→ OEFENTEKST
------------------------------------------------
Europees Parlement, 28.5.2018

Rechtsgrondslag

Artikelen 43, 114, 168, lid 4, sub b) en 304 van het Verdrag betreffende de werking van de Europese Unie

Besluit van het bureau

13.2.2018

Bevoegde afdeling

Landbouw, Plattelandsontwikkeling en Milieu

Goedkeuring door de afdeling

5.9.2018

Goedkeuring door de voltallige vergadering

19.9.2018

Zitting nr.

537

Stemuitslag

(voor/tegen/onthoudingen)

176/2/2

1.   Conclusies en aanbevelingen

1.1.

Het Europees Economisch en Sociaal Comité (EESC) was altijd al voorstander van een EU-beleid ter bescherming van de gezondheid in alle stadia van de voedingsketen, van boer tot consument, ter voorkoming van besmettingen en voedselrisico’s, ter bevordering van de veiligheid en hygiëne en ter bevordering van duidelijke, transparante en veilige informatie over producten.
------------------------------------------------
→ GEGEVEN MATERIAAL

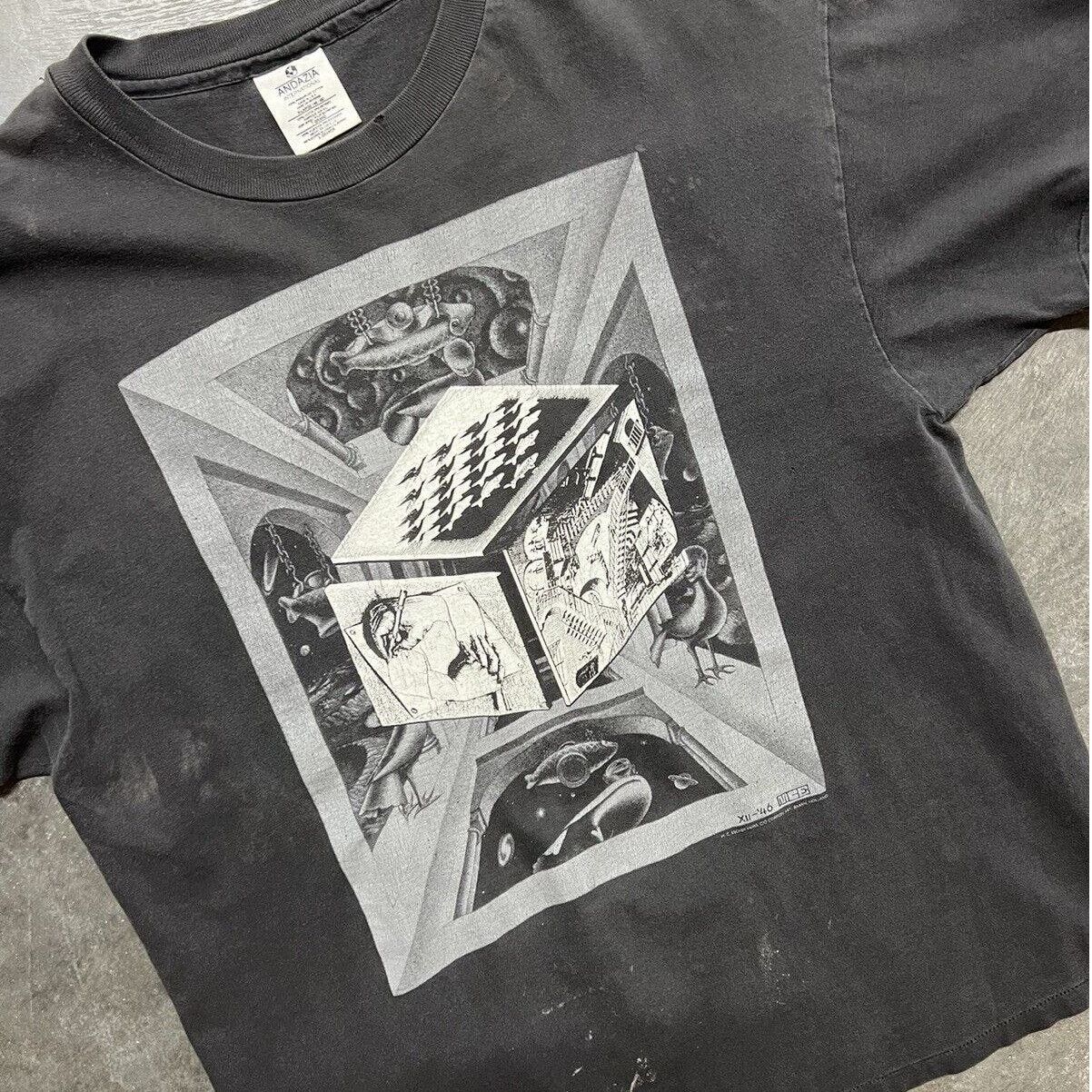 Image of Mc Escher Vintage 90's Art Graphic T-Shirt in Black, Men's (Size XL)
------------------------------------------------
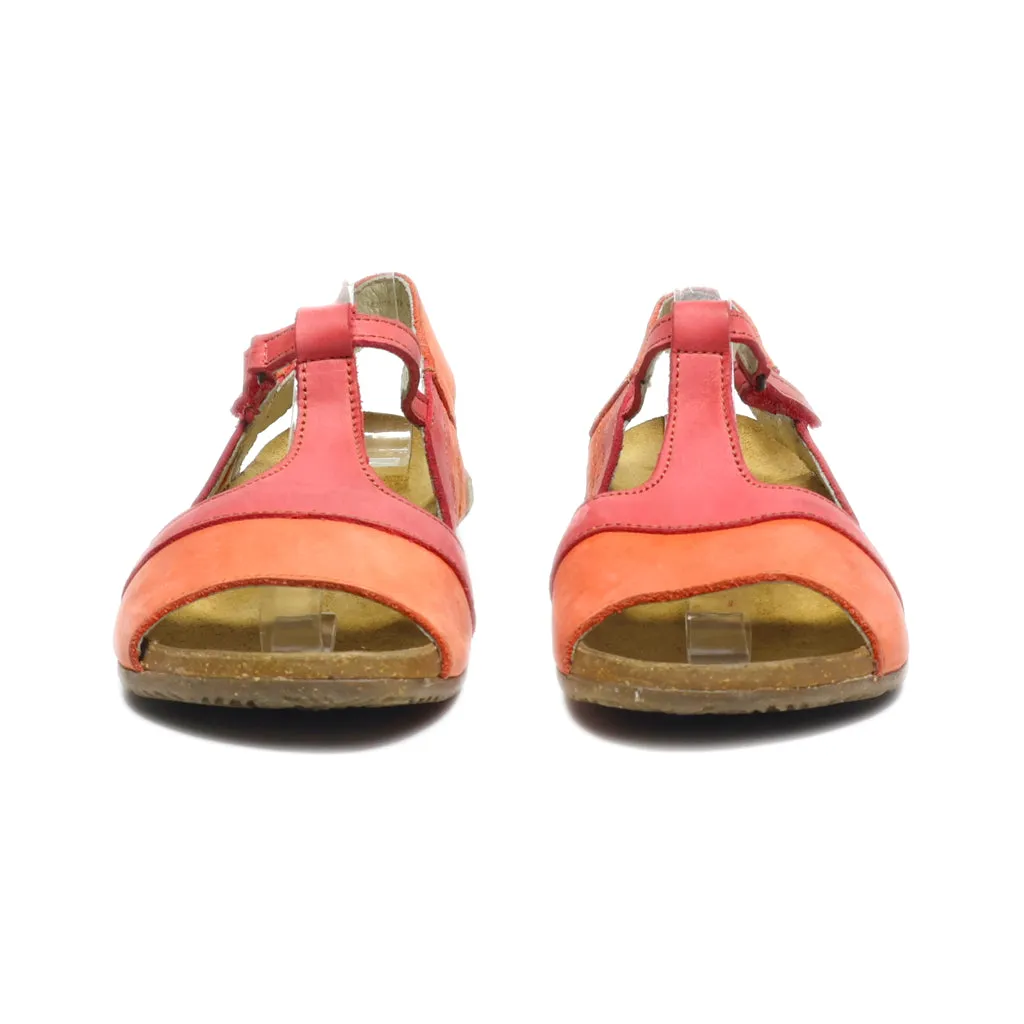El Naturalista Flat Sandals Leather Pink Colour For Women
------------------------------------------------
→ OPDRACHTDOEL
Welke afdeling was volgens de oefentekst bevoegd? De vermeldingen zijn voor deze opdracht niet nodig.

→ HET ANTWOORD
Landbouw, Plattelandsontwikkeling en Milieu.